In March 2009, RBS was part of a consortium of 14 banks that lent $1,890 million to the Irish company Tullow Oil – providing in the region of $100 million itself. The bank had already helped raise £402 million by placing shares for Tullow in January 2009. In early 2009, the company announced a major discovery of 400-1000 million barrels by Lake Albert in Uganda, just on the border with the Democratic Republic of Congo (DRC). Tullow also holds oil exploration rights across the border in North Kivu in the DRC, which continues to be torn by strife after more than a decade of resource-driven civil war. The border area has seen some of the fiercest fighting take place as rival armies and militias have struggled for control.

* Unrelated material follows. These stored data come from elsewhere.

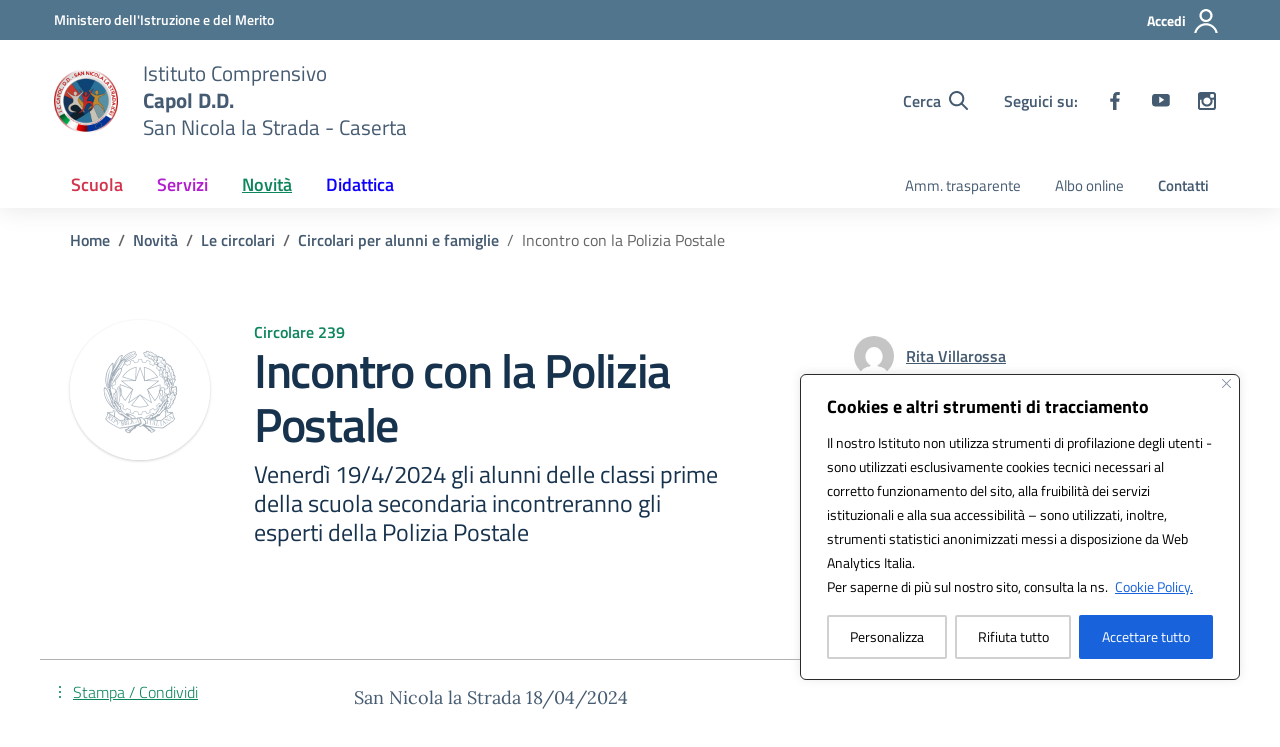

--- FILE ---
content_type: text/css
request_url: https://www.iccapolddsannicolalastrada.edu.it/wp-content/litespeed/css/d6b85ed22b1f547b14f99367872f68f4.css?ver=f68f4
body_size: -18
content:
.marketplaces .marketplace img{width:24px;height:24px;transition:filter 0.15s ease-in-out}.marketplaces .marketplace:hover img{filter:invert(1)}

An additional 30,000 refugees were displaced in North Kivu during two weeks of fighting in March, adding to the existing 1.4 million internally displaced people in the region.

Julian Oram, head of policy at the World Development Movement said:

“This catalogue of harmful bank investments paid for by the UK taxpayer puts the government to shame. Public money pumped into RBS and other bailed-out banks over the last year is paying for some of the most damaging mining and fossil fuel projects around the world. These projects will have untold consequences for some of the world’s poorest people, while failing to deliver any long-term benefit to the British taxpayer.”

Ian Leggett, director of People & Planet said:

“RBS could be a global leader in low carbon financing. But to build that business two things need to happen. First, social and environmental criteria have to be a key part of RBS’s investment decisions. Second, RBS needs to stop funding unconventional and controversial fossil projects immediately.”

Kevin Smith, climate and finance campaigner at PLATORM said:

“The UK government claims to a ‘world leader’ on climate change, but it is allowing public money to be used to finance companies that are carrying out climate-trashing projects around the world. We should be using RBS as a public institution to finance renewables infrastructure and green jobs rather than bankrolling coal, oil and gas all over the world.”

Duncan McLaren, chief executive of Friends of the Earth Scotland said:

“The business case for weaning RBS off its ‘dirty habits’ is strong and sound. By funding climate wrecking projects such as coal mines it is storing up economic woes for the future. But by acting as responsible owners UKFI can begin turning the bank into a powerhouse for renewables and decarbonisation. This would be great for Scotland’s economy, as well as for the climate.”